[SUPPLIED DATA start]

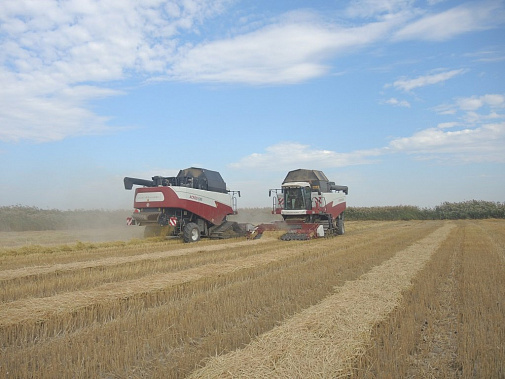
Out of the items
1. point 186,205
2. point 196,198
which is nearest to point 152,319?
point 186,205

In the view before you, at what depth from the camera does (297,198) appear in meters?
19.2

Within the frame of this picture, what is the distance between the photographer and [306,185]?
63.1 feet

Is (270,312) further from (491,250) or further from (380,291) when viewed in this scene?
(491,250)

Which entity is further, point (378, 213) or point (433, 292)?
point (378, 213)

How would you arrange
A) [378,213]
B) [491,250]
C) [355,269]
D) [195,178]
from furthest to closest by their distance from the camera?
1. [378,213]
2. [195,178]
3. [491,250]
4. [355,269]

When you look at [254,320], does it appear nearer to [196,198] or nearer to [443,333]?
[443,333]

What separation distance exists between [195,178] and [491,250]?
35.9 feet

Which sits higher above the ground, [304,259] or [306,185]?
[306,185]

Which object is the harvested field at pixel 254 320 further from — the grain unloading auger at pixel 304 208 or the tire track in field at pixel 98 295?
the grain unloading auger at pixel 304 208

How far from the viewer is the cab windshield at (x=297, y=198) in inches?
752

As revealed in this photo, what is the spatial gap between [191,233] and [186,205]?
1.13 meters

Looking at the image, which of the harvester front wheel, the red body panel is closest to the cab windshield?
the red body panel

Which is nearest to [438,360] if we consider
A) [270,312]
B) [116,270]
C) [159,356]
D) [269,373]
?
[269,373]

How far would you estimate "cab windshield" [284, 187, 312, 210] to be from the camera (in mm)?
19109
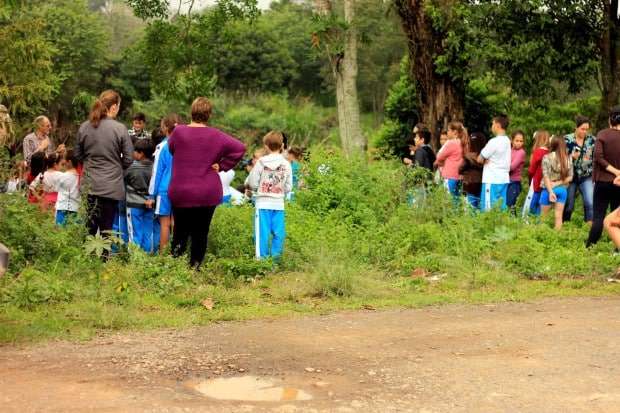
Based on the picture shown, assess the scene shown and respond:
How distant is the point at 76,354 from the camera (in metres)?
6.85

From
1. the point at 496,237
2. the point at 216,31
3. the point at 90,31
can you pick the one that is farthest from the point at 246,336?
the point at 90,31

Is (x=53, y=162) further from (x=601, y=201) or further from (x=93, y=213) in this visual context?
(x=601, y=201)

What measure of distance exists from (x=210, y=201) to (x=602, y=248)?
15.7 ft

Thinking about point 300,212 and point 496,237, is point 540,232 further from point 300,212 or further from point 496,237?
point 300,212

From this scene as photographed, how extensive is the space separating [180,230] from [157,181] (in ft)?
2.85

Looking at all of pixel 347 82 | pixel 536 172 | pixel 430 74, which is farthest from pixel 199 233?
pixel 347 82

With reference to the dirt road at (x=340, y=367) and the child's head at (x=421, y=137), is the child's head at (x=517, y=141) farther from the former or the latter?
the dirt road at (x=340, y=367)

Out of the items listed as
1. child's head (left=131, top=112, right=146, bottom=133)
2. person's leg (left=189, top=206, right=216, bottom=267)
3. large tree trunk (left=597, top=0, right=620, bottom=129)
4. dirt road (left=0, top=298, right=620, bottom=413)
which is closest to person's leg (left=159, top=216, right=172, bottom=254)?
person's leg (left=189, top=206, right=216, bottom=267)

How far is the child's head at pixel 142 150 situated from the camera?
438 inches

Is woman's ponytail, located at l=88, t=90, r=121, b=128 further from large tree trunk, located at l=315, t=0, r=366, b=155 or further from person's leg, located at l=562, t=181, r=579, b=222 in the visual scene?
large tree trunk, located at l=315, t=0, r=366, b=155

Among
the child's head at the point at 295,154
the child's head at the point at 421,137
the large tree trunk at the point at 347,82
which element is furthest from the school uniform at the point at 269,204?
the large tree trunk at the point at 347,82

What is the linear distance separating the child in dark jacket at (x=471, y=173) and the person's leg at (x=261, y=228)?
4097 mm

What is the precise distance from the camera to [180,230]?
9984 mm

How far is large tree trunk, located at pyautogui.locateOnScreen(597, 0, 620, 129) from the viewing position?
1767 cm
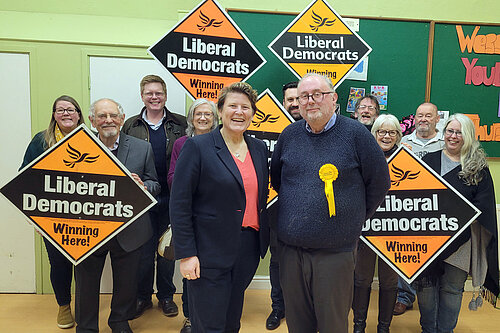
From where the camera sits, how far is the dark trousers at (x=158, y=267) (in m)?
2.82

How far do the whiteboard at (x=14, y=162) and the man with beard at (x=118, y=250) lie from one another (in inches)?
48.5

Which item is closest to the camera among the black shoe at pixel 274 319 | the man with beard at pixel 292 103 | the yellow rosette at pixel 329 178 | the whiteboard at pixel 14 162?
the yellow rosette at pixel 329 178

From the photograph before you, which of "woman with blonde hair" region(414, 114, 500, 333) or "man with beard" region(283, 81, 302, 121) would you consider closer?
"woman with blonde hair" region(414, 114, 500, 333)

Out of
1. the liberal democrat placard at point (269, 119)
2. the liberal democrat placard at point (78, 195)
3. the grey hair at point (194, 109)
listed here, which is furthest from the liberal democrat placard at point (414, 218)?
the liberal democrat placard at point (78, 195)

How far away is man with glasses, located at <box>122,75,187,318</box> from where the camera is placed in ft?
9.02

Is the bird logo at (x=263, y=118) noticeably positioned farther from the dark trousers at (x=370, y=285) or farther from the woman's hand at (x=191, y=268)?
the woman's hand at (x=191, y=268)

[SUPPLIED DATA end]

> _WORK TO BE COMPLETED_
Reproduce the full listing faithfully, but do not carry over any pictures.

> _EXERCISE ANSWER_
Out of the items
1. point 186,205
2. point 196,198
which is nearest to point 152,319?
point 186,205

In the view before you, at what depth from the camera does (297,198) appear in meters?
19.2

Within the frame of this picture, what is the distance between the photographer and [306,185]?
63.1 feet

Is (270,312) further from (491,250) or further from (380,291) when viewed in this scene?
(491,250)

Which entity is further, point (378, 213) or point (433, 292)?
point (378, 213)

How would you arrange
A) [378,213]
B) [491,250]
C) [355,269]
D) [195,178]
from furthest to closest by their distance from the camera?
1. [378,213]
2. [195,178]
3. [491,250]
4. [355,269]

When you look at [254,320], does it appear nearer to [196,198] or nearer to [443,333]?
[443,333]

What separation distance exists between [195,178] and [491,250]?
35.9 feet

Which sits higher above the ground, [304,259] or [306,185]?
[306,185]

Which object is the harvested field at pixel 254 320 further from — the grain unloading auger at pixel 304 208 or the tire track in field at pixel 98 295?
the grain unloading auger at pixel 304 208

How far from the viewer is the cab windshield at (x=297, y=198) in inches?
752

As revealed in this photo, what is the spatial gap between [191,233] and [186,205]?
1.13 meters

Looking at the image, which of the harvester front wheel, the red body panel is closest to the cab windshield?
the red body panel

Which is nearest to [438,360] if we consider
A) [270,312]
B) [116,270]
C) [159,356]
D) [269,373]
?
[269,373]

How far would you estimate "cab windshield" [284, 187, 312, 210] to be from the camera (in mm)?
19109
Based on the picture shown, assess the scene shown and respond:
How distant is the point at 76,354 from the camera (in metres)?
6.85

From
1. the point at 496,237
2. the point at 216,31
3. the point at 90,31
can you pick the one that is farthest from the point at 246,336?
the point at 90,31

Is (x=53, y=162) further from (x=601, y=201) or further from (x=93, y=213) in this visual context?
(x=601, y=201)

What measure of distance exists from (x=210, y=201) to (x=602, y=248)?
15.7 ft

Thinking about point 300,212 and point 496,237, is point 540,232 further from point 300,212 or further from point 496,237?
point 300,212

From this scene as photographed, how extensive is the space separating [180,230] from [157,181] (in ft)?
2.85

Looking at all of pixel 347 82 | pixel 536 172 | pixel 430 74, which is farthest from pixel 199 233?
pixel 347 82

With reference to the dirt road at (x=340, y=367) and the child's head at (x=421, y=137), is the child's head at (x=517, y=141) farther from the former or the latter?
the dirt road at (x=340, y=367)

Out of the items listed as
1. child's head (left=131, top=112, right=146, bottom=133)
2. person's leg (left=189, top=206, right=216, bottom=267)
3. large tree trunk (left=597, top=0, right=620, bottom=129)
4. dirt road (left=0, top=298, right=620, bottom=413)
which is closest to person's leg (left=159, top=216, right=172, bottom=254)?
person's leg (left=189, top=206, right=216, bottom=267)

How far is the child's head at pixel 142 150 situated from the camera?
438 inches

Is woman's ponytail, located at l=88, t=90, r=121, b=128 further from large tree trunk, located at l=315, t=0, r=366, b=155 or further from person's leg, located at l=562, t=181, r=579, b=222 in the visual scene?
large tree trunk, located at l=315, t=0, r=366, b=155

Among
the child's head at the point at 295,154
the child's head at the point at 421,137
the large tree trunk at the point at 347,82
which element is furthest from the school uniform at the point at 269,204?
the large tree trunk at the point at 347,82

What is the linear distance separating the child in dark jacket at (x=471, y=173) and the person's leg at (x=261, y=228)?
4097 mm

What is the precise distance from the camera to [180,230]?
9984 mm

How far is large tree trunk, located at pyautogui.locateOnScreen(597, 0, 620, 129) from the viewing position?
1767 cm
From where the camera sits, how far is the dark trousers at (x=158, y=267) (in m)?
2.82

How far do the whiteboard at (x=14, y=162) and the man with beard at (x=118, y=250) lie from one another (in inches)?
48.5

Which item is closest to the camera among the black shoe at pixel 274 319 | the man with beard at pixel 292 103 | the yellow rosette at pixel 329 178 | the whiteboard at pixel 14 162?
the yellow rosette at pixel 329 178

From the photograph before you, which of "woman with blonde hair" region(414, 114, 500, 333) or "man with beard" region(283, 81, 302, 121) would you consider closer?
"woman with blonde hair" region(414, 114, 500, 333)

Out of
1. the liberal democrat placard at point (269, 119)
2. the liberal democrat placard at point (78, 195)
3. the grey hair at point (194, 109)
listed here, which is furthest from the liberal democrat placard at point (414, 218)?
the liberal democrat placard at point (78, 195)

How far away is man with glasses, located at <box>122,75,187,318</box> from where the camera is placed in ft?
9.02

Is the bird logo at (x=263, y=118) noticeably positioned farther from the dark trousers at (x=370, y=285) or farther from the woman's hand at (x=191, y=268)?
the woman's hand at (x=191, y=268)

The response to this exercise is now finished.